Exercise
Retype, exactly and with nothing added, the lines from the one showing "How distantly positioned" through the final line of the material. Omit pictures.

Exercise inputs
● ● ● ● ● ● ●

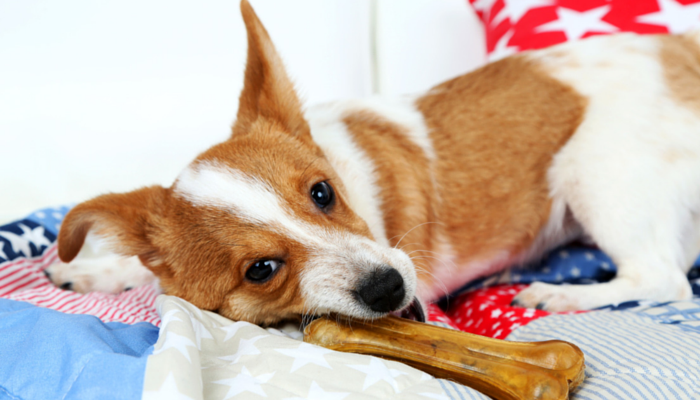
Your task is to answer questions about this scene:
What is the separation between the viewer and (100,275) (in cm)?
200

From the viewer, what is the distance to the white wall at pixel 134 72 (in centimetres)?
279

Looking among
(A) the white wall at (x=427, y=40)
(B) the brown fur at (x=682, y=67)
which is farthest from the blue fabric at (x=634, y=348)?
(A) the white wall at (x=427, y=40)

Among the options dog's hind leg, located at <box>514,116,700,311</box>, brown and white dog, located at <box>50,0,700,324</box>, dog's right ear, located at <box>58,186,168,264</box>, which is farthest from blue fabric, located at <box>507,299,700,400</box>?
dog's right ear, located at <box>58,186,168,264</box>

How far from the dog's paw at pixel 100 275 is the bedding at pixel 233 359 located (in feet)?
1.14

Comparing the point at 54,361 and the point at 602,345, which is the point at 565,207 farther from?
the point at 54,361

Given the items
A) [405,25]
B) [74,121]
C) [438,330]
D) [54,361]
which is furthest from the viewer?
[405,25]

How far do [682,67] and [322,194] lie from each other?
6.19 feet

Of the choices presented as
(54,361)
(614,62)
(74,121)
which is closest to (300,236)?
(54,361)

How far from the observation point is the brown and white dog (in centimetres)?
144

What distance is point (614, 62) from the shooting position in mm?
2227

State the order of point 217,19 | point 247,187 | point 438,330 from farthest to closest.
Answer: point 217,19
point 247,187
point 438,330

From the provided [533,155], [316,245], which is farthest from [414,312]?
[533,155]

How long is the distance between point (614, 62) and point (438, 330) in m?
1.77

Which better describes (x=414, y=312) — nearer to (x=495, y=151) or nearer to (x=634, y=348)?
(x=634, y=348)
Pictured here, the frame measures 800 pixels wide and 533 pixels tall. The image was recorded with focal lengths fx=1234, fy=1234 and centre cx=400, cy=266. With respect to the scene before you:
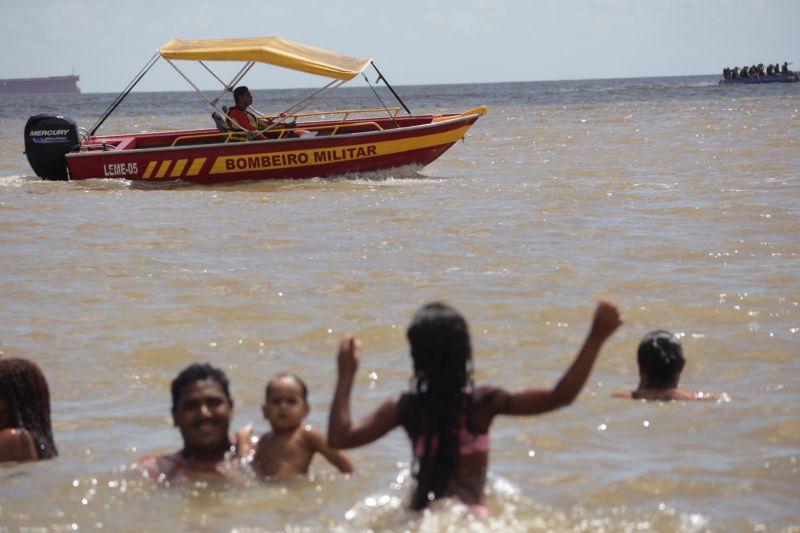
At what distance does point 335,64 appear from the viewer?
17.5 metres

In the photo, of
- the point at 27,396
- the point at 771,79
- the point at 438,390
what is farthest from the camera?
the point at 771,79

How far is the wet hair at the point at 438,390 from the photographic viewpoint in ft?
12.9

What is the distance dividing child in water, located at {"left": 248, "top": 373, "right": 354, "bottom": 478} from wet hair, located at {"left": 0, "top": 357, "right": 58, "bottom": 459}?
105 centimetres

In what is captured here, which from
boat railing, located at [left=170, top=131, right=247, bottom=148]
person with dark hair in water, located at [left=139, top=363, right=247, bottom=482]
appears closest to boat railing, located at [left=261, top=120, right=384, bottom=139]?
boat railing, located at [left=170, top=131, right=247, bottom=148]

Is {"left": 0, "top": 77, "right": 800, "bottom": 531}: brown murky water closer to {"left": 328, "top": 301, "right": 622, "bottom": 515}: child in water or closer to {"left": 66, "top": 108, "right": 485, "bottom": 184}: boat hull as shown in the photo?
{"left": 328, "top": 301, "right": 622, "bottom": 515}: child in water

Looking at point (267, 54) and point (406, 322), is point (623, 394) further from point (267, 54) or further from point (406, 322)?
point (267, 54)

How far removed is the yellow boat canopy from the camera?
16594mm

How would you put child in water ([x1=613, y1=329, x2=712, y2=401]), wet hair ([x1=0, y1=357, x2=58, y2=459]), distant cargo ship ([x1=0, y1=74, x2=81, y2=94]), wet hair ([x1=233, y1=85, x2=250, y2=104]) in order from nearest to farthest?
wet hair ([x1=0, y1=357, x2=58, y2=459]) → child in water ([x1=613, y1=329, x2=712, y2=401]) → wet hair ([x1=233, y1=85, x2=250, y2=104]) → distant cargo ship ([x1=0, y1=74, x2=81, y2=94])

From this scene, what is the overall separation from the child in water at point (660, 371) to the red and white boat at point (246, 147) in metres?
10.4

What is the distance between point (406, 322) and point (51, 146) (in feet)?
34.0

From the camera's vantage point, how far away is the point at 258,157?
54.3ft

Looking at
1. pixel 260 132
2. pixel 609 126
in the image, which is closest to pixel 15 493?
pixel 260 132

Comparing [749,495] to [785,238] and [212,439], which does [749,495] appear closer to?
[212,439]

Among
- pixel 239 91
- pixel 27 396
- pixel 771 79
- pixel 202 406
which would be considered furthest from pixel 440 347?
pixel 771 79
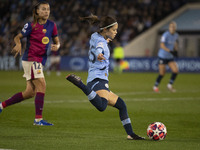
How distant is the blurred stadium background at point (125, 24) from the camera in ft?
120

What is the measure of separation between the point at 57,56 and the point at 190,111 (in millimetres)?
20556

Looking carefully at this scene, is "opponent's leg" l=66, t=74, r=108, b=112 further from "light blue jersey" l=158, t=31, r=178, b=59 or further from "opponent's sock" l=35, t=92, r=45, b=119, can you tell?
"light blue jersey" l=158, t=31, r=178, b=59

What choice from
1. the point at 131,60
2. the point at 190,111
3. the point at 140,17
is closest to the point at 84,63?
the point at 131,60

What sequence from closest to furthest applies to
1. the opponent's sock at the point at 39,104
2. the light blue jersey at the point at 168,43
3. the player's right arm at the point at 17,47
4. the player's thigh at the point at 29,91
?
the player's right arm at the point at 17,47 → the opponent's sock at the point at 39,104 → the player's thigh at the point at 29,91 → the light blue jersey at the point at 168,43

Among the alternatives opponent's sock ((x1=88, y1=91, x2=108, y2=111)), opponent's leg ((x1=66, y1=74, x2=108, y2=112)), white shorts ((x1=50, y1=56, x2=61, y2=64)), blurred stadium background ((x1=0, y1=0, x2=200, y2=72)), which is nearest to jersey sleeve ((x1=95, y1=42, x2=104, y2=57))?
opponent's leg ((x1=66, y1=74, x2=108, y2=112))

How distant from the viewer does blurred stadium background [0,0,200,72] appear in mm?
36500

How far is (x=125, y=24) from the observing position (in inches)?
1467

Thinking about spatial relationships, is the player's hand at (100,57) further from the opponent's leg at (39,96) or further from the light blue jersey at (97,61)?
the opponent's leg at (39,96)

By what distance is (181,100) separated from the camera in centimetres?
1468

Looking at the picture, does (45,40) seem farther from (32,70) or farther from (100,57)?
(100,57)

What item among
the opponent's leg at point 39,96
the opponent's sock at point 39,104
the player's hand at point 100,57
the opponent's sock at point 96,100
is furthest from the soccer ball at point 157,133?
the opponent's sock at point 39,104

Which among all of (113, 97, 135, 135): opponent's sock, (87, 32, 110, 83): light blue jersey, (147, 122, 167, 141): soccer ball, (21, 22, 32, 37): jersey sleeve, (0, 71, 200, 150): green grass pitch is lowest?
(0, 71, 200, 150): green grass pitch

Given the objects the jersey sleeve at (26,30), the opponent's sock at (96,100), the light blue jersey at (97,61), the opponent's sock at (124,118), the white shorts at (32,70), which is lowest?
the opponent's sock at (124,118)

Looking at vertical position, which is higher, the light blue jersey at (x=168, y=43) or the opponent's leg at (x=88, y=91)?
the light blue jersey at (x=168, y=43)
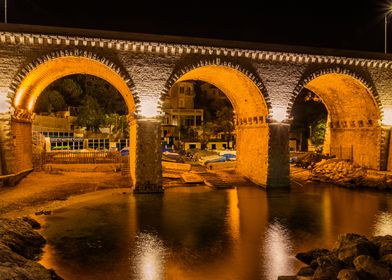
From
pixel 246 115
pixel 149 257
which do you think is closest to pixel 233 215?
pixel 149 257

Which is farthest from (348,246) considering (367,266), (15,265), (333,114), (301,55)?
(333,114)

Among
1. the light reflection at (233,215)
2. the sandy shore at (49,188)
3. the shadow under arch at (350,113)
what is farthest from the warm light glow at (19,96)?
the shadow under arch at (350,113)

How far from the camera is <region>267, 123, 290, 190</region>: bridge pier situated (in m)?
22.0

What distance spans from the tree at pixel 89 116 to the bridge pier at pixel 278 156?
3202 cm

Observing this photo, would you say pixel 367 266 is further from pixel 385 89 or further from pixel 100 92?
pixel 100 92

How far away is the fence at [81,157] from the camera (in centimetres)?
2797

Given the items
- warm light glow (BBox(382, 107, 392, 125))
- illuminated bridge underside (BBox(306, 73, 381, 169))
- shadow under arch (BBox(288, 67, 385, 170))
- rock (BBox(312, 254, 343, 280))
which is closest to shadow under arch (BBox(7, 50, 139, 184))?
shadow under arch (BBox(288, 67, 385, 170))

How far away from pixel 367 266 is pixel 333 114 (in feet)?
73.8

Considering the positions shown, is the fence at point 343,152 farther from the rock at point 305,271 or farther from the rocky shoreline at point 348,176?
the rock at point 305,271

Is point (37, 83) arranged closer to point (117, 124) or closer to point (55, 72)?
point (55, 72)

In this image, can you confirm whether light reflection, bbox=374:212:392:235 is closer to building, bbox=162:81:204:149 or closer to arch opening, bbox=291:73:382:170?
arch opening, bbox=291:73:382:170

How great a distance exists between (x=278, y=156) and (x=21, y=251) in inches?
609

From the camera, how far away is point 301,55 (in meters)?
22.0

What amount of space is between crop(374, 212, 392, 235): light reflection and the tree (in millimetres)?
39304
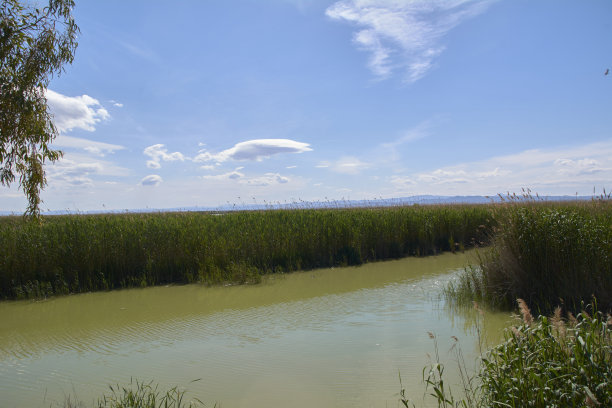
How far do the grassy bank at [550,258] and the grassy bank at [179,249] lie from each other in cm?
458

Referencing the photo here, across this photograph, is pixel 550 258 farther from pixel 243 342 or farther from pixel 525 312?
pixel 243 342

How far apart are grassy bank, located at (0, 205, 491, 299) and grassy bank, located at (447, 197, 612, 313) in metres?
4.58

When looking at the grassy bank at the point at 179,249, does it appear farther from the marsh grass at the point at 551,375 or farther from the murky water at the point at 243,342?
the marsh grass at the point at 551,375

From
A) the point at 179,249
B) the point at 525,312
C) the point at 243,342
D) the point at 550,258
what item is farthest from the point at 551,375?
the point at 179,249

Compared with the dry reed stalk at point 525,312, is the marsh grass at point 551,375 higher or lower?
lower

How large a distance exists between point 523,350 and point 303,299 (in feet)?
16.5

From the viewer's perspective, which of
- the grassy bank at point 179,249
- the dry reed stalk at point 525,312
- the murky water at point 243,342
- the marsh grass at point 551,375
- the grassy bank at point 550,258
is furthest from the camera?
the grassy bank at point 179,249

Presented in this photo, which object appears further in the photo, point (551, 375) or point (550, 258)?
point (550, 258)

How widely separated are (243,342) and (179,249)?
5.31 metres

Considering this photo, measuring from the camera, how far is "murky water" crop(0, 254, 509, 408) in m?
3.91

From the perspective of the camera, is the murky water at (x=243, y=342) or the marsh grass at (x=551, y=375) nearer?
the marsh grass at (x=551, y=375)

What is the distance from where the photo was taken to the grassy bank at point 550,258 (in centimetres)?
539

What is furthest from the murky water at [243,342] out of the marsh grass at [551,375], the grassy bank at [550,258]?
the marsh grass at [551,375]

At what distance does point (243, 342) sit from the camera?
5250 mm
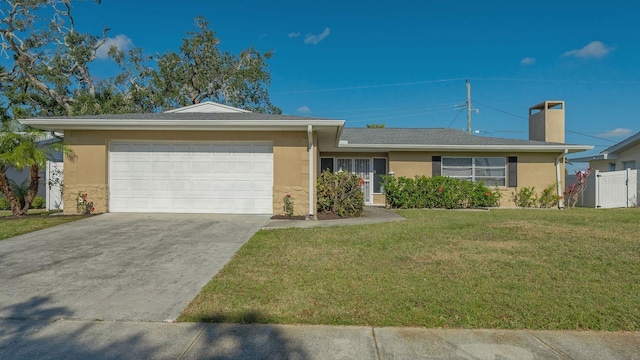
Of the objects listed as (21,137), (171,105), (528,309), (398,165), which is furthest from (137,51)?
(528,309)

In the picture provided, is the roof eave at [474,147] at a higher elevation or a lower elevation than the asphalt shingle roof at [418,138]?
lower

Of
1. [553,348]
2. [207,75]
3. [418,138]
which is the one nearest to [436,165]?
[418,138]

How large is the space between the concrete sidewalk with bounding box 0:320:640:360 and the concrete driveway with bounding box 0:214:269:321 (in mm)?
302

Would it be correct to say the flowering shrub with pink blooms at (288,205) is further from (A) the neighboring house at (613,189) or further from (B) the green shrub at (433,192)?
(A) the neighboring house at (613,189)

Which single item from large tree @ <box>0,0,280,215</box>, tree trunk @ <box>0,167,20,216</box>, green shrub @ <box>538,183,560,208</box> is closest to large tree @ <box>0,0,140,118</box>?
large tree @ <box>0,0,280,215</box>

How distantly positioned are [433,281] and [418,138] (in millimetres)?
11499

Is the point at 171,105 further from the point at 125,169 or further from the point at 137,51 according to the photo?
the point at 125,169

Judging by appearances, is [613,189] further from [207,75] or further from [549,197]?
[207,75]

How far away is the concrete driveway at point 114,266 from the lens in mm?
3533

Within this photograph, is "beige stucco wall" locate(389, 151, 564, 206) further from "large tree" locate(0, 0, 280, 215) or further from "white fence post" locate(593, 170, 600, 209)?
"large tree" locate(0, 0, 280, 215)

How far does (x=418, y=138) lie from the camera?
1495 centimetres

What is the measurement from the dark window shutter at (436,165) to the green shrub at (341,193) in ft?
16.3

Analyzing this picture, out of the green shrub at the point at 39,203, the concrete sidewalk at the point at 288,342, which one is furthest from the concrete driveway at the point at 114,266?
the green shrub at the point at 39,203

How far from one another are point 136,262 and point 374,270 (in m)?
3.48
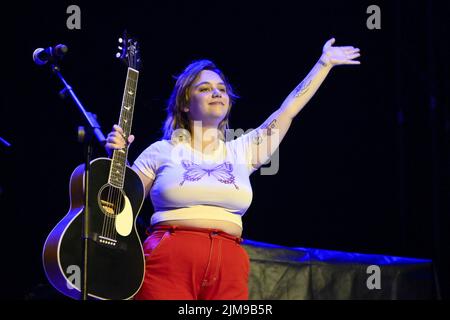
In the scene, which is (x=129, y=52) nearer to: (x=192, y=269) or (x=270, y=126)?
(x=270, y=126)

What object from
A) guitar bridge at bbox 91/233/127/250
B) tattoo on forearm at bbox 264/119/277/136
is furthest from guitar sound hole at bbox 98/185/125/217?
tattoo on forearm at bbox 264/119/277/136

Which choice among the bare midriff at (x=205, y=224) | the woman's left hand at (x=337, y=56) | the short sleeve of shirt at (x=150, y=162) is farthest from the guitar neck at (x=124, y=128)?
the woman's left hand at (x=337, y=56)

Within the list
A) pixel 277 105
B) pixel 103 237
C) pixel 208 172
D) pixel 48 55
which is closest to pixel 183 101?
pixel 208 172

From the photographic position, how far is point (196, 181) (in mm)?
2902

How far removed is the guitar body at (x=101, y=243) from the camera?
2535mm

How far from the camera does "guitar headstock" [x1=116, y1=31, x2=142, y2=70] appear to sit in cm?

● ● ● ● ● ● ●

Solution
How distantly positioned are [433,281] and [418,138] (in millimetres)?
11499

Is the point at 171,105 further from the point at 125,169 or further from the point at 137,51 according to the photo?
the point at 125,169

Judging by appearances, is [613,189] further from [207,75] or further from [549,197]?
[207,75]

How far away is the concrete driveway at point 114,266 from the lens in mm?
3533

Within this photograph, is "beige stucco wall" locate(389, 151, 564, 206) further from "large tree" locate(0, 0, 280, 215) or further from "white fence post" locate(593, 170, 600, 209)?
"large tree" locate(0, 0, 280, 215)

How far does (x=418, y=138) lie from the camera?
1495 centimetres

What is the measurement from the dark window shutter at (436,165) to the green shrub at (341,193) in ft?
16.3

Analyzing this picture, out of the green shrub at the point at 39,203, the concrete sidewalk at the point at 288,342, which one is furthest from the concrete driveway at the point at 114,266?
the green shrub at the point at 39,203

How far from one another are point 136,262 and point 374,270 (in m)?
3.48
In the scene, which is (x=129, y=52) nearer to: (x=192, y=269) or (x=270, y=126)?
(x=270, y=126)

What object from
A) guitar bridge at bbox 91/233/127/250
B) tattoo on forearm at bbox 264/119/277/136
is furthest from guitar sound hole at bbox 98/185/125/217?
tattoo on forearm at bbox 264/119/277/136

Which choice among the bare midriff at (x=205, y=224) | the woman's left hand at (x=337, y=56) | the short sleeve of shirt at (x=150, y=162) is farthest from the guitar neck at (x=124, y=128)?
the woman's left hand at (x=337, y=56)

Within the list
A) pixel 277 105
B) pixel 103 237
C) pixel 208 172
D) pixel 48 55
which is closest to pixel 183 101?
pixel 208 172

From the photographic position, how far is point (196, 181) (in mm)?
2902

How far removed is the guitar body at (x=101, y=243) from the camera?
2535mm

How far from the camera does "guitar headstock" [x1=116, y1=31, x2=142, y2=70] appear to sit in cm?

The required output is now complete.